Prepublished online as a Blood First Edition Paper on March 23, 2004; DOI 10.1182/blood-2003-06-1937.
Previous Article | Next Article 
Submitted June 16, 2003
Accepted March 10, 2004
Immune Evasion Proteins of Human Cytomegalovirus Do Not Prevent A Diverse CD8+ Cytotoxic T Cell Response In Natural Infection
Thomas J Manley*, Lisa Luy, Thomas Jones, Michael Boeckh, Helen Mutimer, and Stanley R Riddell
Program In Immunology, Fred Hutchinson Cancer Research Center, Seattle, WA, USA; University of Washington, Seattle, WA, USA
Program In Immunology, Fred Hutchinson Cancer Research Center, Seattle, WA, USA
Infectious Disease Section, Wyeth Research, Pearl River, NY, USA
Program in Infectious Disease, Fred Hutchinson Cancer Research Center, Seattle, WA, USA; University of Washington, Seattle, WA, USA
* Corresponding author; email: tmanley{at}fhcrc.org.
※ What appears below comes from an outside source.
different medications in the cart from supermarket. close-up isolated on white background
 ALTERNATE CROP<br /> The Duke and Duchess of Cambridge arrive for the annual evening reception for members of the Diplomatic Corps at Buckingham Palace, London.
Although cytomegalovirus (CMV) expresses proteins that interfere with antigen presentation by class I MHC molecules, CD8+ cytotoxic T cells (CTL) are indispensable for controlling infection and maintaining latency. Here, a cytokine flow cytometry assay that employs fibroblasts infected with a mutant strain of CMV (RV798), which is deleted of the four viral genes that are responsible for interfering with class I MHC presentation, was used to examine the frequency and specificity of the CD8+ CTL to CMV in immunocompetent CMV seropositive individuals. A large fraction of the CD8+ CTL response was found to be specific for viral antigens expressed during the immediate early and early phases of virus replication and presented by fibroblasts infected with RV798 but not wild type CMV. These results demonstrate that the inhibition of class I antigen presentation observed in CMV-infected cells in vitro is not sufficient to prevent the induction of a broad repertoire of CD8+ CTL after natural infection in vivo. Thus, reconstitution of T-cell immunity in immunodeficient patients by cell therapy or by vaccination may need to target multiple viral antigens to completely restore immunologic control of CMV.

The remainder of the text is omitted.